US 12,032,343 B2
Control system for controlling a machine using a control agent with parallel training of the control agent
Dietrich Baehring, Stuttgart-Ost (DE); Kirolos Samy Attia Abdou, Stuttgart (DE); Klaus Weber, Stuttgart (DE); and Ricardo Esteves Borges, Unterroth (DE)
Assigned to ROBERT BOSCH GMBH, Stuttgart (DE)
Filed by Robert Bosch GmbH, Stuttgart (DE)
Filed on Aug. 10, 2021, as Appl. No. 17/398,320.
Claims priority of application No. 102020210823.4 (DE), filed on Aug. 27, 2020.
Prior Publication US 2022/0066401 A1, Mar. 3, 2022
Int. Cl. G05B 13/02 (2006.01); B25J 9/16 (2006.01); G06N 3/045 (2023.01)
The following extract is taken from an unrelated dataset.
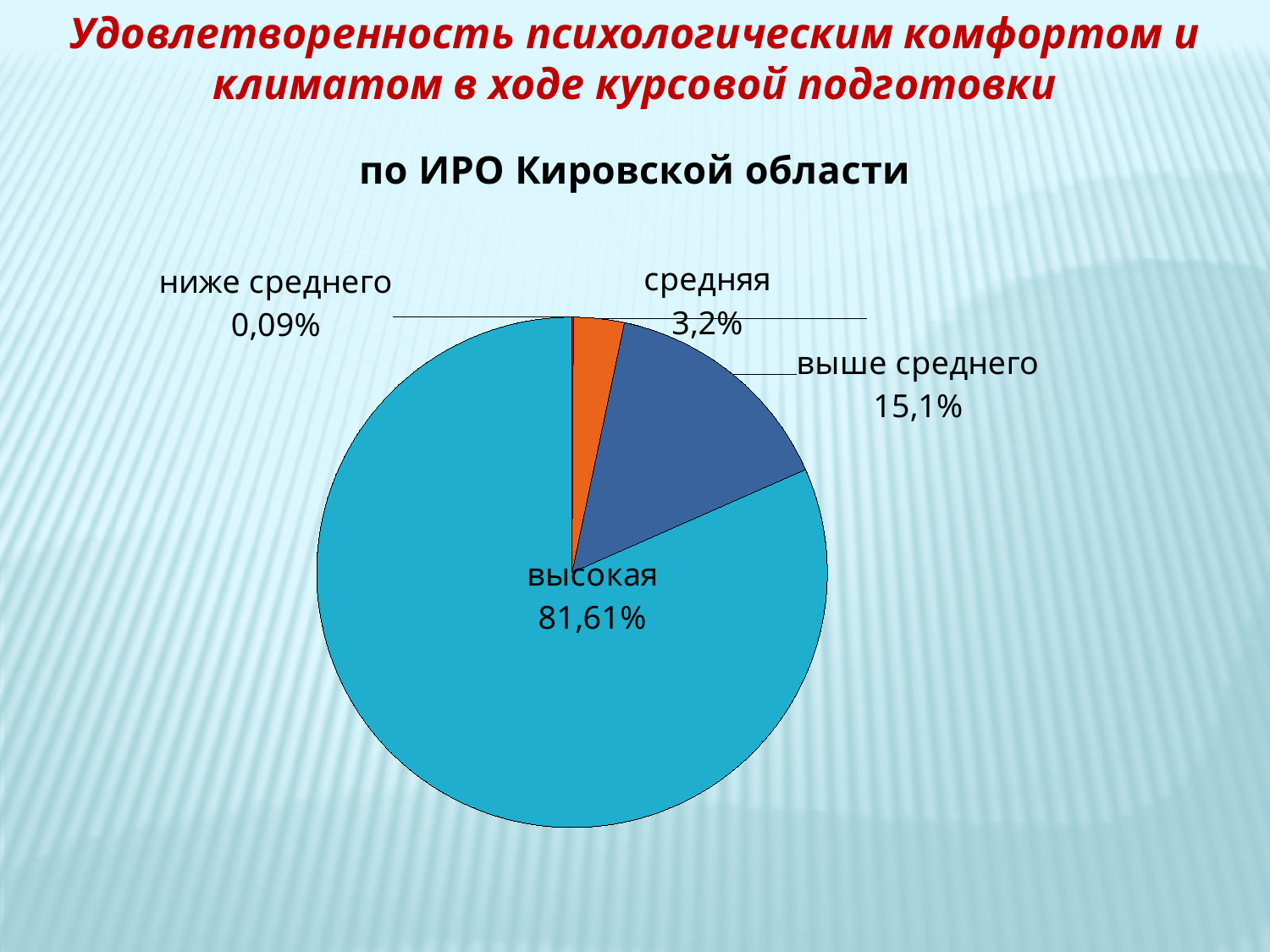
What is the difference between the values for "высокая" and "выше среднего"? 66,51% Which category has the smallest slice of the pie? ниже среднего What share of the pie does the "высокая" slice represent? 81,61% What is the title printed directly above the pie chart? по ИРО Кировской области What type of chart is shown on the slide? pie chart Which is larger, the value for "средняя" or the value for "ниже среднего"? средняя What is the value shown for "средняя"? 3,2% What is the value shown for "ниже среднего"? 0,09% How many slices does the pie chart have? 4 Which category has the largest slice of the pie? высокая What is the value shown for "выше среднего"? 15,1% What is the difference between the values for "выше среднего" and "средняя"? 11,9%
CPC G05B 13/027 (2013.01) [B25J 9/161 (2013.01); G06N 3/045 (2023.01)] 6 Claims
OG exemplary drawing
 
1. A machine control system comprising:
a first processing device that includes a first processor; and
a second processing unit that includes at least one second processor;
wherein:
the machine control system is configured to perform a method for controlling a machine, the method comprising, during a control session in which the machine is controlled to achieve a target state from an initial state:
in a first iterative process including a plurality of iterations, the first processor performing the following in each of the iterations of the first iterative process:
executing a first instance of a control agent to select a respective control action
communicating one or more control commands to the machine for carrying out the selected control action;
receiving respective sensor data from the machine; and
communicating state information about a state of the machine and/or an environment of the machine that is based on the received sensor a memory that is accessible by the at least one second processor;
in a second iterative process including a plurality of iterations, the at least one second processor performing the following in each of the iterations of the second iterative process:
performing an iterative reinforcement learning using the state information that has been communicated to the memory during the control session to ascertain an update for the first instance of the control agent by operating on a second instance of the control agent; and
communicating the update to the first data processing device; and
updating the first instance of the control agent by the first data processing device according to the update communicated from the at least one second processor;
the first iterative process and the second iterative process are run in parallel, so that different ones of the iterations of the first iterative process operate on different versions of the first instance of the control agent due to the updating performed based on the communicated updates of the iterations of the second iterative process; and
the at least one second processor includes at least one of (a) one or more graphics processing units (GPUs) and (b) one or more tensor processing units (TPU).